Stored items
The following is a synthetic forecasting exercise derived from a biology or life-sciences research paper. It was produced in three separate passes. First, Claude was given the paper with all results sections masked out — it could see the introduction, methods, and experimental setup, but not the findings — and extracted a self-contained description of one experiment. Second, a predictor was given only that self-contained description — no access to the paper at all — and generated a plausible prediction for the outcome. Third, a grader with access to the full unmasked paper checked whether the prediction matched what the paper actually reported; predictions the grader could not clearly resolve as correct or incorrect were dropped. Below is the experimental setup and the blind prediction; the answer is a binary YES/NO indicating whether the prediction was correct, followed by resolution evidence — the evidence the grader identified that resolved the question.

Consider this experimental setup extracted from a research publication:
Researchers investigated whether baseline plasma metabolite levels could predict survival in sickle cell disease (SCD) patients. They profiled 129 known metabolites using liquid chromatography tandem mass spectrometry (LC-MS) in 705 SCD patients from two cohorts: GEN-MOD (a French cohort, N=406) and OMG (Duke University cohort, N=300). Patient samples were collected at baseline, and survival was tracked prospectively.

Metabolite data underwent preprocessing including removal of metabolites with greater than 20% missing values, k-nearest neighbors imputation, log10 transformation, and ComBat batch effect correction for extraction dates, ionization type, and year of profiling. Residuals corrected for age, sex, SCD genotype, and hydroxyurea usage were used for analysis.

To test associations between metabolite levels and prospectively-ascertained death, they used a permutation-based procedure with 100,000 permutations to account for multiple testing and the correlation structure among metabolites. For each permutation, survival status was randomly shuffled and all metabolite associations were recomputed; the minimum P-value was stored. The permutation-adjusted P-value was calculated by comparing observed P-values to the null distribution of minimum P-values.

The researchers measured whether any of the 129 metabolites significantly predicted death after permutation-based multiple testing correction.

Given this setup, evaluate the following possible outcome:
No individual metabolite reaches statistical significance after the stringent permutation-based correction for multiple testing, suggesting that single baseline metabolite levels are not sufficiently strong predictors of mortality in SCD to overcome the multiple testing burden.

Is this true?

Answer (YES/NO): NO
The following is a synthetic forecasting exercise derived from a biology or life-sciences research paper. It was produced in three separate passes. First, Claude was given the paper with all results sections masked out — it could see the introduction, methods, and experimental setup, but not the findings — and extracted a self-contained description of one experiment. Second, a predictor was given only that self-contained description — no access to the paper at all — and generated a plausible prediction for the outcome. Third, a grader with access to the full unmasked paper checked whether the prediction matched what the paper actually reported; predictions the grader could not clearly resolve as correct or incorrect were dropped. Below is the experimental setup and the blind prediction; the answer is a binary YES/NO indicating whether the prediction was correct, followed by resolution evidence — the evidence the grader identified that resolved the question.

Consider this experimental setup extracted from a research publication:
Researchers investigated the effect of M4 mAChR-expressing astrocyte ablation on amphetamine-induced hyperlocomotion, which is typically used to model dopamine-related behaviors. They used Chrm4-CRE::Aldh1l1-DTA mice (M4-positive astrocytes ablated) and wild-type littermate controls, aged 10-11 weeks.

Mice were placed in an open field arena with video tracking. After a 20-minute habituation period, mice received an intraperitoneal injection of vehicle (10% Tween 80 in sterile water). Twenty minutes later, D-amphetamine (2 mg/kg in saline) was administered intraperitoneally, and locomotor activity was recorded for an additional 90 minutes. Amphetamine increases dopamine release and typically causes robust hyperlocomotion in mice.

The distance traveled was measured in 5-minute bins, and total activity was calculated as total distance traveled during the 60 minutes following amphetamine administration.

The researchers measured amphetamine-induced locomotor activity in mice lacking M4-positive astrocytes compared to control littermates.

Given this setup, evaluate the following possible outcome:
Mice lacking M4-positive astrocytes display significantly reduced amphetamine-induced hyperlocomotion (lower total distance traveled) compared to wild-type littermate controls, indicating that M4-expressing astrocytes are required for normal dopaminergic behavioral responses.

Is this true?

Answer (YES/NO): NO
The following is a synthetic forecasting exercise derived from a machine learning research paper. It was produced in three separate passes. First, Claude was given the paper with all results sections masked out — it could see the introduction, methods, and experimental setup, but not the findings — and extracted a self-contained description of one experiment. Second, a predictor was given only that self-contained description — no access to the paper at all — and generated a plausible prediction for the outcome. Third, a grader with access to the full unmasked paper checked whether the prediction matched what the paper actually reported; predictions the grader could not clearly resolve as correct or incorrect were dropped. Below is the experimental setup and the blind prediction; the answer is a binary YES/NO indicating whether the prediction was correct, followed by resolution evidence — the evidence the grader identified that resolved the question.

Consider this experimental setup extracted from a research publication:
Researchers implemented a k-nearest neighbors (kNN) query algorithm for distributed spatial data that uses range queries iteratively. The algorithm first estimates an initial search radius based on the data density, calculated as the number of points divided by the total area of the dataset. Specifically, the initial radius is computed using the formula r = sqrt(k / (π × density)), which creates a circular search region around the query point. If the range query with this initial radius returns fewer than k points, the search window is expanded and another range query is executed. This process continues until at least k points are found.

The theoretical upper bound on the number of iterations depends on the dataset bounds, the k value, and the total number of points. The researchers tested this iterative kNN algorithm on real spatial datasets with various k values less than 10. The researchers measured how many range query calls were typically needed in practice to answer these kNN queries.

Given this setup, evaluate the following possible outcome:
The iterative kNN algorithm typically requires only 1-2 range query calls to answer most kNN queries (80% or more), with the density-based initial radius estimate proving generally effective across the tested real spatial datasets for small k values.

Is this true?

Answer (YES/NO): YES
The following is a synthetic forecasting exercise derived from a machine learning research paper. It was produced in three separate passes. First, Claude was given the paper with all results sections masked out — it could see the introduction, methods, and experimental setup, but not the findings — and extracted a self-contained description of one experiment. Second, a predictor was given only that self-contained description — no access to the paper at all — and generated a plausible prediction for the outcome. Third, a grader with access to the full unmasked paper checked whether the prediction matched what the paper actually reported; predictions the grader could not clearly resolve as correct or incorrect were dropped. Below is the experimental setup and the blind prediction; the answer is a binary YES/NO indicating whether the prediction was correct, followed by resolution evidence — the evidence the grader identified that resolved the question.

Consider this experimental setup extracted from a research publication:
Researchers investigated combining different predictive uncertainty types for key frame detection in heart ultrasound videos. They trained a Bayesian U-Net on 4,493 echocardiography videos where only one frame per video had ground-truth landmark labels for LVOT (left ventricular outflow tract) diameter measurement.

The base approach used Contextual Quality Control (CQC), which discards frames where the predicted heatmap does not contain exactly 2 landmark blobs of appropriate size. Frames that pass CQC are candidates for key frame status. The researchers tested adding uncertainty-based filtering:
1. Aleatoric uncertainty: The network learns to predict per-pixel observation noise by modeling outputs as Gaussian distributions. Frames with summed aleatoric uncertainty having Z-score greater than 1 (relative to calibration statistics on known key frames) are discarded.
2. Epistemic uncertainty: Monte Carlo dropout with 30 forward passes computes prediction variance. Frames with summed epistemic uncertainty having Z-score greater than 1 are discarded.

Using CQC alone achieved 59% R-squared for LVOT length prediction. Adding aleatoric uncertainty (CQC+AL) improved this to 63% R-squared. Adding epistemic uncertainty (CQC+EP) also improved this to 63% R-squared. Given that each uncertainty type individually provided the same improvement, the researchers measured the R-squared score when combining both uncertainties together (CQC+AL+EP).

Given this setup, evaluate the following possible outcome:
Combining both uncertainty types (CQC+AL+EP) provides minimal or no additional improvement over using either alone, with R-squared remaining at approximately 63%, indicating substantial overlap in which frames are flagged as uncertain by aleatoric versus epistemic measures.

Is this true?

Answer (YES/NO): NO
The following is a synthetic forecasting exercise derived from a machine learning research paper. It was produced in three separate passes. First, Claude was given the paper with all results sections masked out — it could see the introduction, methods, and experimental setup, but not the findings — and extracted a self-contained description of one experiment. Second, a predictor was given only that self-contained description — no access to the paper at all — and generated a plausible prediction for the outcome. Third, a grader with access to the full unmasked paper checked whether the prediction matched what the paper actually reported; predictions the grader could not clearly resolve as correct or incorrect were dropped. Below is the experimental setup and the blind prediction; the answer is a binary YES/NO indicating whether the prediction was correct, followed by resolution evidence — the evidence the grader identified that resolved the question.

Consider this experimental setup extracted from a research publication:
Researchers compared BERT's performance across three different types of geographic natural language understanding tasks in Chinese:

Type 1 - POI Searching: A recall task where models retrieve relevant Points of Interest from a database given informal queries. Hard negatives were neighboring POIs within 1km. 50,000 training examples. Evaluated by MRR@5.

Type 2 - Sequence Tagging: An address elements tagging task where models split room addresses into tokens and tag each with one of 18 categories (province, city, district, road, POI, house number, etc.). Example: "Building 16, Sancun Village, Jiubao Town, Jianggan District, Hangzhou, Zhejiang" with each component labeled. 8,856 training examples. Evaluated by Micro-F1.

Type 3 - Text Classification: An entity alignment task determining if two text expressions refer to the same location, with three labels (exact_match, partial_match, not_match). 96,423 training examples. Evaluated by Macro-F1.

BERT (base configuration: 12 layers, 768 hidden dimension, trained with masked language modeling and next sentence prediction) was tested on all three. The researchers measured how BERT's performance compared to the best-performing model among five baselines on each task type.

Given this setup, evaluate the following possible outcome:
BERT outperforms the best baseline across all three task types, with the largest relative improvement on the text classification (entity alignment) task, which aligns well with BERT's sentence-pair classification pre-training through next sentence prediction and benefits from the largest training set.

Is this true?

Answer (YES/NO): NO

| WHAT TO WORK ON |
Using the entries above, return each line in which the word "performance" occurs.

| TASK OUTPUT |
Researchers compared BERT's performance across three different types of geographic natural language understanding tasks in Chinese:
BERT (base configuration: 12 layers, 768 hidden dimension, trained with masked language modeling and next sentence prediction) was tested on all three. The researchers measured how BERT's performance compared to the best-performing model among five baselines on each task type.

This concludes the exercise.